'''

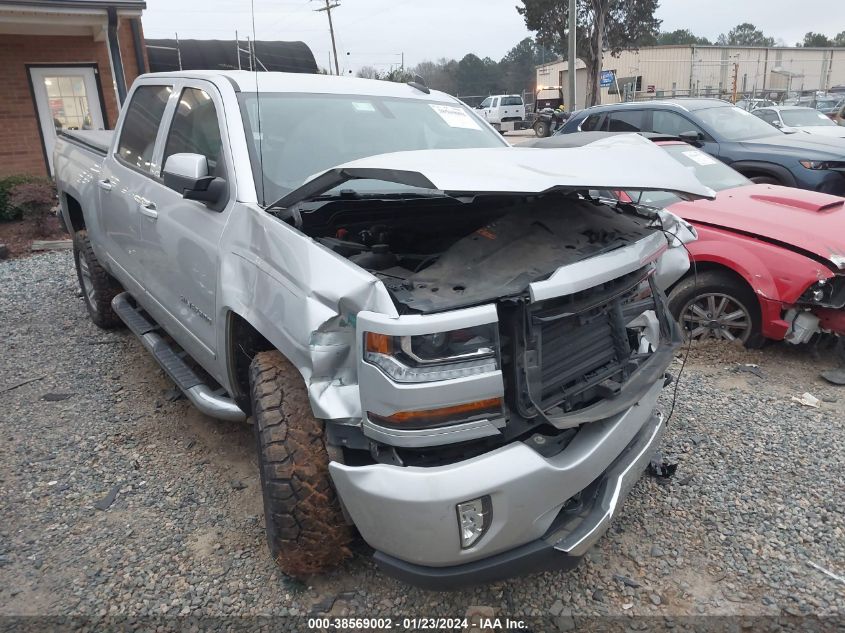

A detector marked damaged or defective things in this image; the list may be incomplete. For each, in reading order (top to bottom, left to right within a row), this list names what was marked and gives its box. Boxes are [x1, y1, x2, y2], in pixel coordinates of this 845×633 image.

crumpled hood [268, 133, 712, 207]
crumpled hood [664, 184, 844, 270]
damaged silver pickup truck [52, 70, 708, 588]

'''
'''

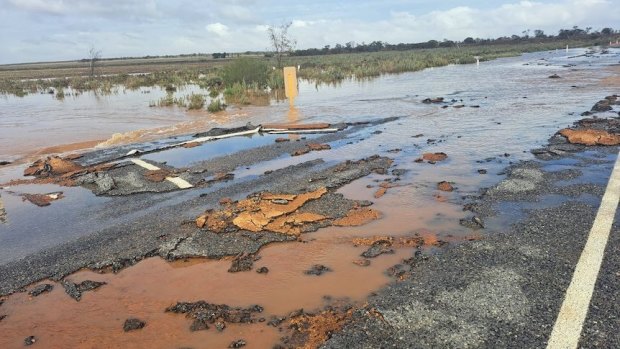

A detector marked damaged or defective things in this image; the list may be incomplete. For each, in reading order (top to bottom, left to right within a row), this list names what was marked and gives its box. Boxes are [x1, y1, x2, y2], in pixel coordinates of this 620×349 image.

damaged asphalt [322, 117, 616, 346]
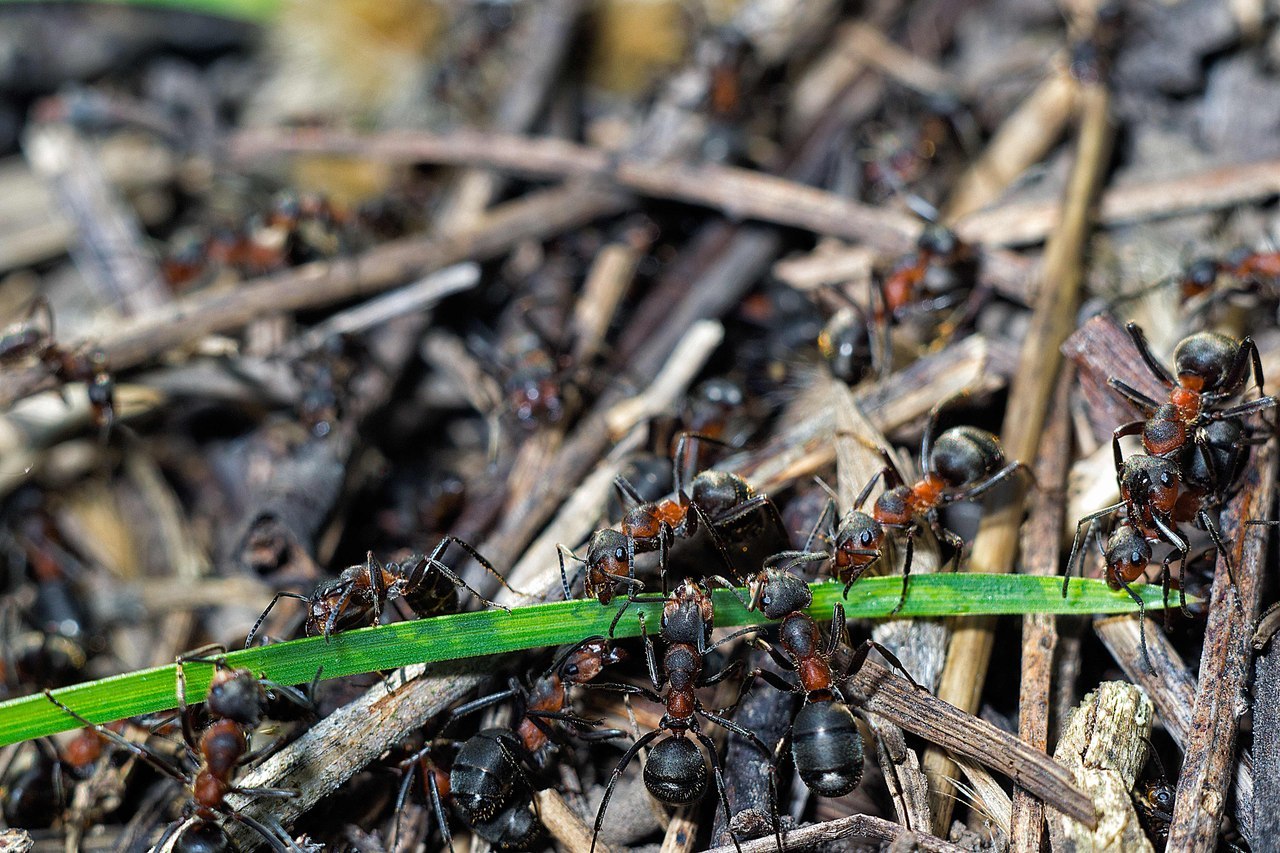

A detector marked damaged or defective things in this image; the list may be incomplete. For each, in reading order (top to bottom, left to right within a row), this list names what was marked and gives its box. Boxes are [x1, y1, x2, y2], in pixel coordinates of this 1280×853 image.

'''
'''

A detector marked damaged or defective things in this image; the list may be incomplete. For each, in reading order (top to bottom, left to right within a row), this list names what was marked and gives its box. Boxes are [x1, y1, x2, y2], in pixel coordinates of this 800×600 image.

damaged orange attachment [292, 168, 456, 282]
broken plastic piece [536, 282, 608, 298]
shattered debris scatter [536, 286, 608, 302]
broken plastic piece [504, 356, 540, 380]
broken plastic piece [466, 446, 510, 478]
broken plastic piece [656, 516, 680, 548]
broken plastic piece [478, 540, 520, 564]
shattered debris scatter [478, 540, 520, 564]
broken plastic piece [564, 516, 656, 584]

'''

AIM OF THE EXERCISE
Report every line of the material above that contains the word "things", copying each one in full.

RESULT FOR THIS EXERCISE
A detector marked damaged or defective things in this image; the list may be incomplete. For each, in reading order (top to bottom, left to right within a row), this list names what was marked and gives its box. Boxes are [x1, y1, x2, y2], in pixel coordinates of this 845×633 image.
A detector marked damaged or defective things in this image; the list may be incomplete. For each, in reading order (top to bottom, left to right within a row), this list names what was marked and gives its box. Boxes are [x1, y1, x2, y2], in pixel coordinates of this 620×349 image.
A detector marked damaged or defective things in this image; the list may be incomplete. For each, in reading order (top to bottom, left to right within a row), this list names what was marked and gives its box. Boxes are [x1, y1, x2, y2], in pixel coordinates of this 1280×853 image.
A detector marked damaged or defective things in this image; the list may be incomplete. For each, in reading order (top to bottom, left to right within a row), this list names what was marked and gives its box. Boxes are [x1, y1, x2, y2], in pixel coordinates of this 800×600 image.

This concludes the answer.